Exercise aim | Continue the news report on Donald Trump's inauguration as the 45th US president, starting right after its last sentence.

Donald Trump has been sworn in as the 45th US president after taking over from President Barack Obama in a ceremony at the Capitol Hill.
The new president has delivered his inaugural address before leading a parade to the White House.
He has painted a bleak picture of a broken country speaking of abandoned factories, crime and a failed education system as problems of the past, pledging that his presidency would bring about change.
President Trump said on the steps of the Capitol: “This American carnage stops right here and stops right now.”
Thousands of Donald Trump supporters travelled across the country to witness the occasion from the National Mall.
The moment marks the end of an improbable journey for the billionaire after a campaign marked by controversy.
Shortly after the ceremony Donald Trump was seen signing his first official actions as the 45th president.
He sent his Cabinet nominations to the Senate as well as a signed a proclamation for a national day of patriotism, according to Press Secretary Sean Spicer.
Donald Trump also signed into law a waiver allowing retired Marine General James Mattis, his pick for defense secretary, to serve in the post.
In his inaugural address, President Trump promised to be the voice of the “forgotten people”, ignored by Washington politicians.
Today, he said, was “the day the people became rulers of this nation again”.
“I will fight for you with every breath left in my body and I will never ever let you down,” said President Trump after Chief Justice John Roberts administered the oath.
“America will start winning again, winning like never before.
“We will bring back our jobs, bring back our borders, bring back our wealth and we will bring back our dreams.”
President Donald Trump and Vice President Mike Pence waved goodbye as the Bidens and Obamas left the Capitol.
Barack and Michelle Obama held hands as they boarded a military helicopter that took them to Joint Base Andrews in Maryland.
Barack Obama delivered remarks to staff and supporters before he and his wife flew to Palm Springs, California, for vacation.
He told a crowd they “proved the power of hope” and that “this isn’t a period, it’s a comma in the continuing story of building America”.
The historic moment drew congratulation messages from dignitaries around the world including Pope Francis, who said he was praying Donald Trump’s decisions would be guided by the “rich spiritual and ethical values” that have shaped America’s history.
Hillary Clinton, who lost to Donald Trump in a dramatic upset in November’s election, attended the ceremony with her husband, former President Bill Clinton.

Data under study |
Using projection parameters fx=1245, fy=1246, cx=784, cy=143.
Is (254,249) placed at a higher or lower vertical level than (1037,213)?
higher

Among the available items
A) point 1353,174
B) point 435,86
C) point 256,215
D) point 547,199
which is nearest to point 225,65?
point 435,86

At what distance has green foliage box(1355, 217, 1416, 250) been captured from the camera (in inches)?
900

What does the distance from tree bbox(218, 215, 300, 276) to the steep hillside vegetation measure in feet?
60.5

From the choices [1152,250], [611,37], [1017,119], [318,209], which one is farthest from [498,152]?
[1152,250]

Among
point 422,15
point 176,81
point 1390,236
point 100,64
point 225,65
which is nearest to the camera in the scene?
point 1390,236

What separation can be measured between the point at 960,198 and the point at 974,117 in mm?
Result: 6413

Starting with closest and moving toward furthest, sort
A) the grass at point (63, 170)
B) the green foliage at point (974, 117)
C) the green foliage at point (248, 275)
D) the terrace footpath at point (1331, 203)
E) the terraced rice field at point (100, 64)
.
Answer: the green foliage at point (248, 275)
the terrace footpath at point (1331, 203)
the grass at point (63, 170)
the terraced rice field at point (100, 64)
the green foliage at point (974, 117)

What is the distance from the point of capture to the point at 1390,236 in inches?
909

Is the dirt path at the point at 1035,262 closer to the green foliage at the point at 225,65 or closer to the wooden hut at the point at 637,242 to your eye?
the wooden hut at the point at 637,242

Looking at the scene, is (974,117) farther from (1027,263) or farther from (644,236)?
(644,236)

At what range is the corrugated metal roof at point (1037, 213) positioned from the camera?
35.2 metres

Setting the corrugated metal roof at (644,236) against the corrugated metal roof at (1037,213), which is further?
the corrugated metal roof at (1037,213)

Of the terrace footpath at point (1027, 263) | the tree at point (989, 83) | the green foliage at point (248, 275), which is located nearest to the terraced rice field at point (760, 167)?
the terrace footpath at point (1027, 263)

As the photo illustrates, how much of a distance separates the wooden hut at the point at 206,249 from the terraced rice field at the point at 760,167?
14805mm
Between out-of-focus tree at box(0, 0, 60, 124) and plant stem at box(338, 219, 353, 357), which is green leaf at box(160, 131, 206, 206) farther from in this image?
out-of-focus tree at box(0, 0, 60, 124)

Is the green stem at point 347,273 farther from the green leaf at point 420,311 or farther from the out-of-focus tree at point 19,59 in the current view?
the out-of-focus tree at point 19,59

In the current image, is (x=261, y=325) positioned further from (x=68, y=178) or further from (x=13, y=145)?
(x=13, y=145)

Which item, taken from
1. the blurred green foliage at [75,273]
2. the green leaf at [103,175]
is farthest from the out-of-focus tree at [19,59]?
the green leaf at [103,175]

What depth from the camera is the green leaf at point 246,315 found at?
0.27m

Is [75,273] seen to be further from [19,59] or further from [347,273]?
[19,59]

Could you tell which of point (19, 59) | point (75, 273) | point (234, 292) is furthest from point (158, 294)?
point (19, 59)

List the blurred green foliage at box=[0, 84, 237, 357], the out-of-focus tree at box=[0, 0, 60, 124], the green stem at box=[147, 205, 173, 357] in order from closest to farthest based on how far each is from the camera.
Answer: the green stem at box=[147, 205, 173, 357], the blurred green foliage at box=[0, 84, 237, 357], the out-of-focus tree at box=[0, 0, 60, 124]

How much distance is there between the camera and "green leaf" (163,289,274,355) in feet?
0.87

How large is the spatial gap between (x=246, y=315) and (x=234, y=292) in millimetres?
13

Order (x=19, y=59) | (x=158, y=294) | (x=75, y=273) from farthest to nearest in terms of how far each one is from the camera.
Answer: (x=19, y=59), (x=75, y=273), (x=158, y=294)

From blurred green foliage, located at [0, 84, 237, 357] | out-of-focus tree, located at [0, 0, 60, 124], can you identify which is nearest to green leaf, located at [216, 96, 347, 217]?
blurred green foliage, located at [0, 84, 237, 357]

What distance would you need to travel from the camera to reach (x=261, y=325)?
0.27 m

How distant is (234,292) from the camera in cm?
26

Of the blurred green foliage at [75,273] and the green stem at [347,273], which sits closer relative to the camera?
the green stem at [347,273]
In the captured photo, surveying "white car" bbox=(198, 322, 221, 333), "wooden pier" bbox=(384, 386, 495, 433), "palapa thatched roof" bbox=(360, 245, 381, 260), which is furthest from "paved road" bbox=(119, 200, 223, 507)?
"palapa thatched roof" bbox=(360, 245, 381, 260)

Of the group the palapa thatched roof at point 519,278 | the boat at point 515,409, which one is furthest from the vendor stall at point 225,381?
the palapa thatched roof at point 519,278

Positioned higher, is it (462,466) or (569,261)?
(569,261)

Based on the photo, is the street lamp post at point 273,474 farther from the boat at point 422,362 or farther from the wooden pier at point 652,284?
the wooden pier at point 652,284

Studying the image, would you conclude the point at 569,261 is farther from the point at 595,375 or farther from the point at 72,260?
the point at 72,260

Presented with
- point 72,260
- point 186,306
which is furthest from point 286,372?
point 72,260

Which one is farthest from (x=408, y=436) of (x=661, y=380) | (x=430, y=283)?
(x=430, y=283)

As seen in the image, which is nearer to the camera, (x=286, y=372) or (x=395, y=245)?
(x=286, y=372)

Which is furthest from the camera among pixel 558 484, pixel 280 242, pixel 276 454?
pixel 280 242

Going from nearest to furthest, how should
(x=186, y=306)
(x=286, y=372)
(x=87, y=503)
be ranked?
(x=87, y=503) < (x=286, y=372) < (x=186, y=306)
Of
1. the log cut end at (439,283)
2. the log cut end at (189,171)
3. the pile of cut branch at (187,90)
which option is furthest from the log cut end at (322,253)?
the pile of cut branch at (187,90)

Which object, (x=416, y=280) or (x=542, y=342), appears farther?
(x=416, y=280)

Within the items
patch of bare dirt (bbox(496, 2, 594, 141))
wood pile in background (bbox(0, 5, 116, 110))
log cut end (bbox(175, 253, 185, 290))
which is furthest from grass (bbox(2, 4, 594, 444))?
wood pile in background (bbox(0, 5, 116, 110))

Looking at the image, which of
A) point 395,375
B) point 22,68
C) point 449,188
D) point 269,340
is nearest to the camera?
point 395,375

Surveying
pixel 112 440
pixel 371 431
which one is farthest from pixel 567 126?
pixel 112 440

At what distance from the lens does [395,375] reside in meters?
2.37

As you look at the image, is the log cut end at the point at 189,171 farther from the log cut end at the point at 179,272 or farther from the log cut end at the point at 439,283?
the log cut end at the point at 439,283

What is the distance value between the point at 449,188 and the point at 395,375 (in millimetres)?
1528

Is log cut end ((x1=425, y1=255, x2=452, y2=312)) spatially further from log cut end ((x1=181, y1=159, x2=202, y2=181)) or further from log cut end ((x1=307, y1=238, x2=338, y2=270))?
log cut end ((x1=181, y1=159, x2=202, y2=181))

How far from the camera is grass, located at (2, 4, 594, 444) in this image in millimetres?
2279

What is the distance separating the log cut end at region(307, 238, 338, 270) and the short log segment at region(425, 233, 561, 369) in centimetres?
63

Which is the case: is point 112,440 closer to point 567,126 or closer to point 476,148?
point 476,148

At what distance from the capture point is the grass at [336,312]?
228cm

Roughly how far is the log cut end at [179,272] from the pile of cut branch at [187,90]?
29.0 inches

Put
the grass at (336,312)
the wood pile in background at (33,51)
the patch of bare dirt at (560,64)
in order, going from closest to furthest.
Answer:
--
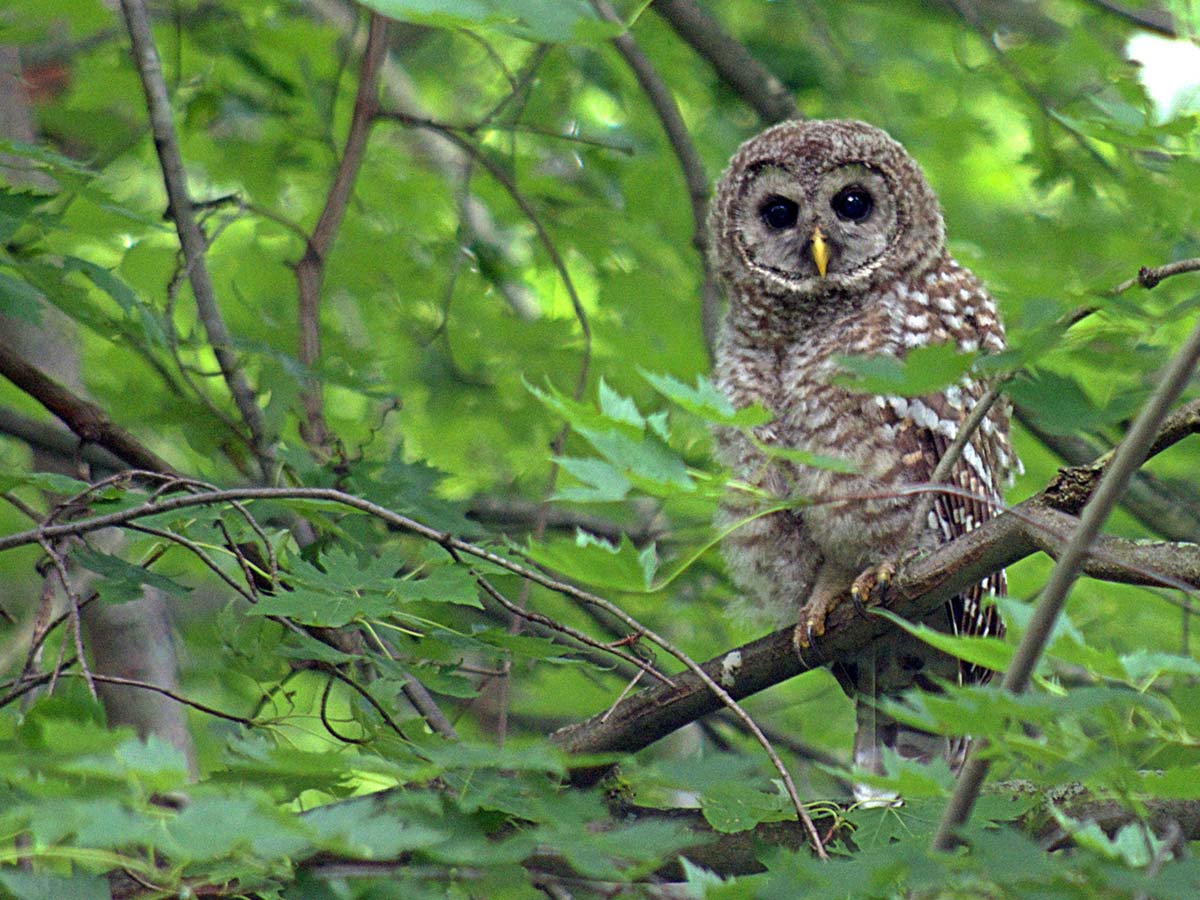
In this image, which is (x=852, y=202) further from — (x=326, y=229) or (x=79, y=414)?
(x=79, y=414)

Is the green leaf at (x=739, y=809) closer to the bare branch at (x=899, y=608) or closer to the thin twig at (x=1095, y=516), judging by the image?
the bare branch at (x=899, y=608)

Exercise output |
Former presidents and first ladies, including George W. Bush and his wife Laura as well as Jimmy Carter, were in attendance.
The only absences were 92-year-old George Bush Senior, who is in hospital being treated for respiratory problems, and his wife Barbara.
Members of Congress were also in attendance, although more than 50 House Democrats had refused to attend the ceremony in protest.
Donald Trump takes power at a time when the country appears to be deeply divided. He enters the presidency with historically low approval ratings.
He has vowed to roll back many of his predecessor’s policies, including repealing Barack Obama’s signature health care law and building a wall along the US-Mexico border.
Authorities arrested nearly 100 people protesting against the inauguration, according to the Metropolitan Police Department.
Many were apprehended for “vandalism and destruction of property”, said spokesman Lieutenant Sean Conboy.
Sean Conboy also said two police officers were hurt during clashes.
Earlier, about 150 protesters dressed in black marched through Washington, smashing windows and rolling rubbish bins into the street to form blockades.
The Women’s March on Washington on Saturday – for racial and gender equality, and other issues perceived to be under threat from Mr Trump’s administration – is expected to draw about 200,000 people.
Meanwhile in New York, thousands of people attended a rally where dozens of celebrities and politicians voiced their concerns about the president-elect.
Some spectators had waited for hours, although crowd numbers seemed to be lower than some other recent inaugurations.